◆ Set exercise ◆
Copy every line from the one containing "At what distance" through the last line of the records below, both included, and nothing else.

================

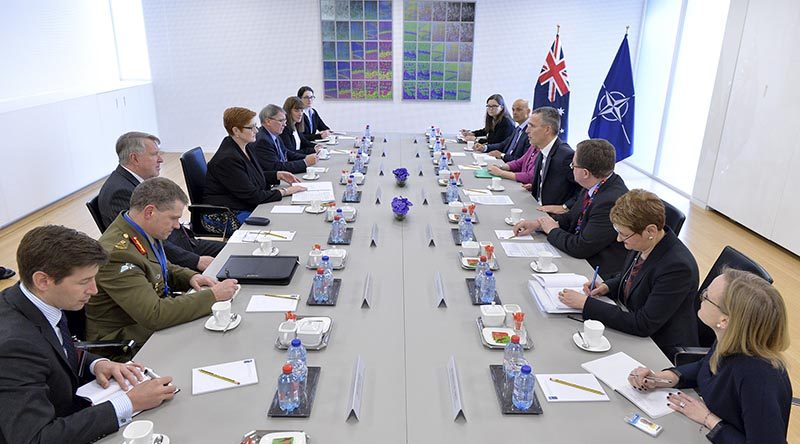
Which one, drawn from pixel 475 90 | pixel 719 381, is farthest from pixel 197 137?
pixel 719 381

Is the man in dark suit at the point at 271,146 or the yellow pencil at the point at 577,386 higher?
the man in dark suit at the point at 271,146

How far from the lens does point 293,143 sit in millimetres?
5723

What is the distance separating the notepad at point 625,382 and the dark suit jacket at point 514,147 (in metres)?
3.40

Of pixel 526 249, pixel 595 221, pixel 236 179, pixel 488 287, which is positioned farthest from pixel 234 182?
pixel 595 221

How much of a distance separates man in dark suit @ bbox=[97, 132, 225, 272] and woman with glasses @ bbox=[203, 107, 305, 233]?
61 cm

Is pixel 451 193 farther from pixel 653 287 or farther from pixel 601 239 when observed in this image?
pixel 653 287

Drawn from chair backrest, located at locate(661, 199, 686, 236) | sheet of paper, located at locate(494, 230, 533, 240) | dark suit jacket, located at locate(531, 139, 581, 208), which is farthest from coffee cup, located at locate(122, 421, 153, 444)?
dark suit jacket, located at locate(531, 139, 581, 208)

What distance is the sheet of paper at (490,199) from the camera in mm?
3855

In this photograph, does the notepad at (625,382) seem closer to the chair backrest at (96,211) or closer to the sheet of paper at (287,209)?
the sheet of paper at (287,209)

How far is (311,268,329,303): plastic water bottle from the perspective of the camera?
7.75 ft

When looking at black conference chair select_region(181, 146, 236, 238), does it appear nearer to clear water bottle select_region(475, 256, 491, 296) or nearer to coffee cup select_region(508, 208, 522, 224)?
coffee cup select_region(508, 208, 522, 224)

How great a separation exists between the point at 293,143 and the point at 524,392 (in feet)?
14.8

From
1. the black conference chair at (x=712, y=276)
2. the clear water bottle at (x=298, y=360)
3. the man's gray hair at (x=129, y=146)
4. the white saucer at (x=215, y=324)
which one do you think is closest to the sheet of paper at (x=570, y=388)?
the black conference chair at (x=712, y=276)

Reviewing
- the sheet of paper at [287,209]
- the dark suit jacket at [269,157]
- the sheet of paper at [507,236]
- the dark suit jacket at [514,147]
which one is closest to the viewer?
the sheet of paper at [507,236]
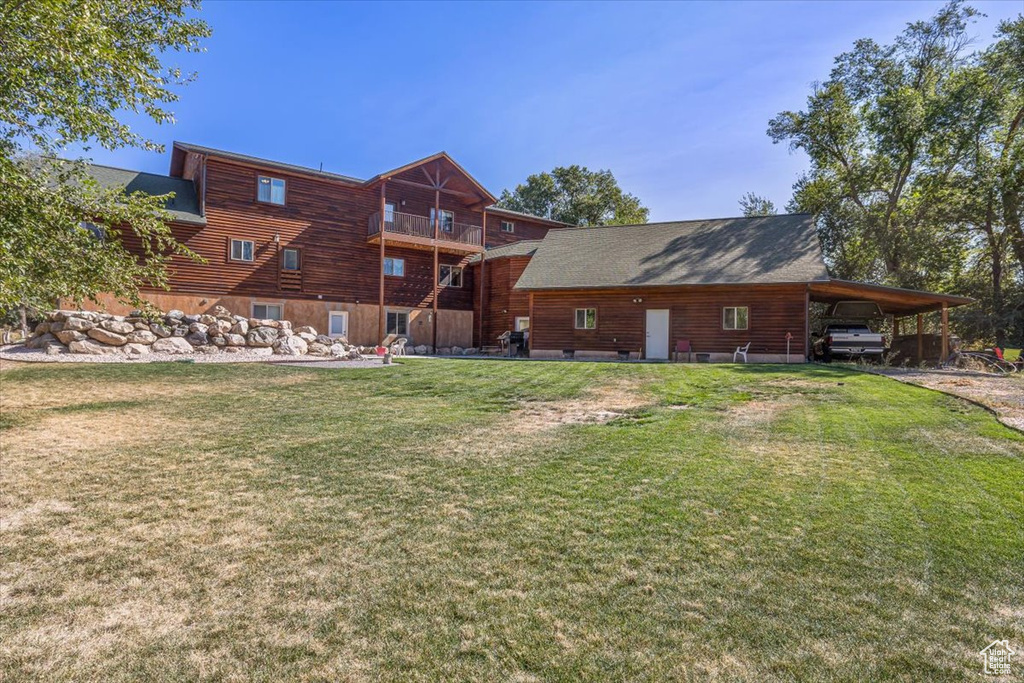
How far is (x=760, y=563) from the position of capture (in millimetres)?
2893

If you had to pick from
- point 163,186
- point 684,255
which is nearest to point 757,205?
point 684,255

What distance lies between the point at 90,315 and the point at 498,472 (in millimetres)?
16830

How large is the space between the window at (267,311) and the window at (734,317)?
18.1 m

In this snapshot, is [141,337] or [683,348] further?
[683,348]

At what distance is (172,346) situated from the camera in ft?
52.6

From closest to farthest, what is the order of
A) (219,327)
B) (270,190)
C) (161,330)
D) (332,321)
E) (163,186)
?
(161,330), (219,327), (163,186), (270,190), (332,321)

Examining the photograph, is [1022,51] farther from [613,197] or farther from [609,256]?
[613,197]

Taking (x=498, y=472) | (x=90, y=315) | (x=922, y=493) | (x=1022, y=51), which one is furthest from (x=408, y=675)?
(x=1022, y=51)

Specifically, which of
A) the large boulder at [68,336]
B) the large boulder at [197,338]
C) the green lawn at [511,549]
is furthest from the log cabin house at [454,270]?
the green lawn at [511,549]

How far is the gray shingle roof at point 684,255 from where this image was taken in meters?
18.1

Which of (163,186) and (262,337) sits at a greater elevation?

================

◆ Answer in full ◆
At what distance is (172,346) situated from the camera in ft?
52.6

From closest to farthest, what is the order of
A) (219,327)
B) (270,190)
C) (161,330)
D) (332,321)
E) (163,186)
?
(161,330), (219,327), (163,186), (270,190), (332,321)

Examining the photograph, is [1022,51] farther from [613,197] or farther from [609,256]?
[613,197]

Taking (x=498, y=472) | (x=90, y=315) | (x=922, y=493) | (x=1022, y=51), which one is furthest from (x=408, y=675)?
(x=1022, y=51)

Specifically, which of
A) the large boulder at [68,336]
B) the large boulder at [197,338]
C) the green lawn at [511,549]
is furthest from the log cabin house at [454,270]?
the green lawn at [511,549]

How far is the gray shingle roof at point 684,255 from where this image was taken in meters?
18.1

Which of (163,186) and (262,337) sits at a greater elevation?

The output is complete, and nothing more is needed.